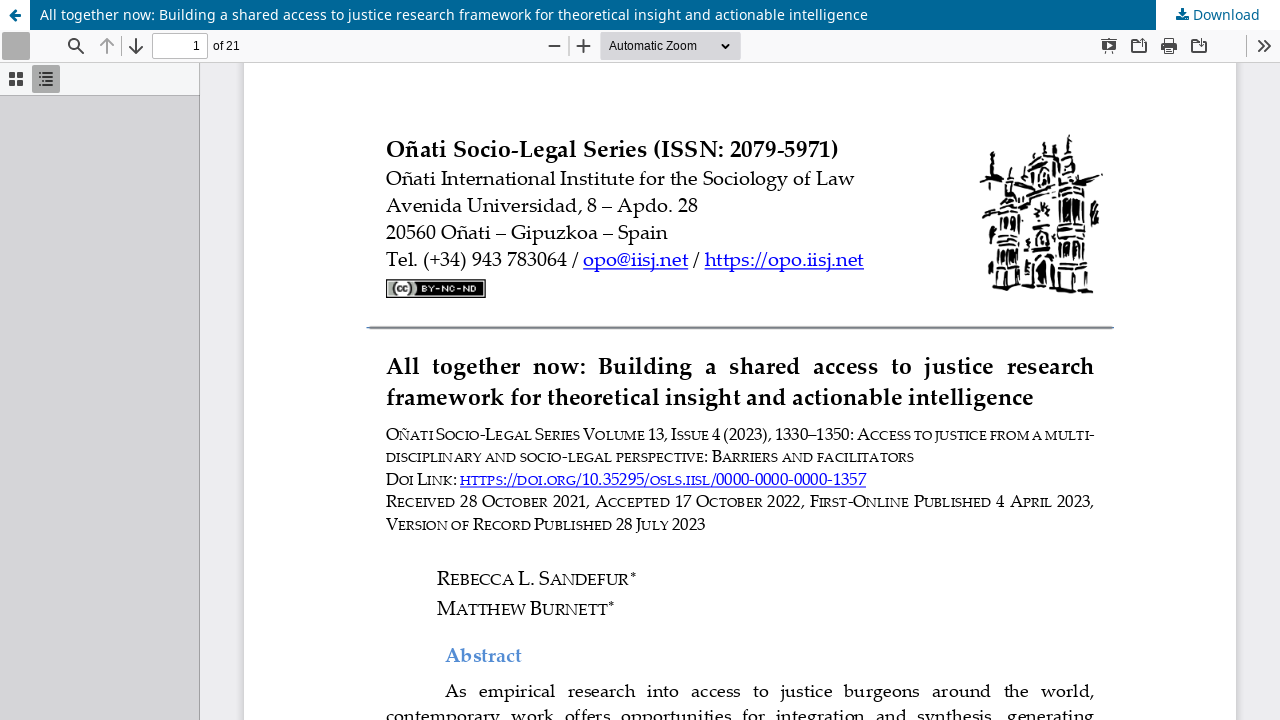

--- FILE ---
content_type: text/html; charset=utf-8
request_url: https://opo.iisj.net/index.php/osls/article/view/1437/1983
body_size: 1689
content:
<!DOCTYPE html>
<html lang="en-US" xml:lang="en-US">
<head>
	<meta http-equiv="Content-Type" content="text/html; charset=utf-8" />
	<meta name="viewport" content="width=device-width, initial-scale=1.0" />
	<title>View of All together now: Building a shared access to justice research framework for theoretical insight and actionable intelligence</title>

> [Exercise objective]: Print the material above word for word, and keep the pictures out of it.

> [Exercise answer]:
--- FILE ---
content_type: text/html; charset=utf-8
request_url: https://opo.iisj.net/index.php/osls/article/view/1437/1983
body_size: 1689
content:
<!DOCTYPE html>
<html lang="en-US" xml:lang="en-US">
<head>
	<meta http-equiv="Content-Type" content="text/html; charset=utf-8" />
	<meta name="viewport" content="width=device-width, initial-scale=1.0" />
	<title>View of All together now: Building a shared access to justice research framework for theoretical insight and actionable intelligence</title>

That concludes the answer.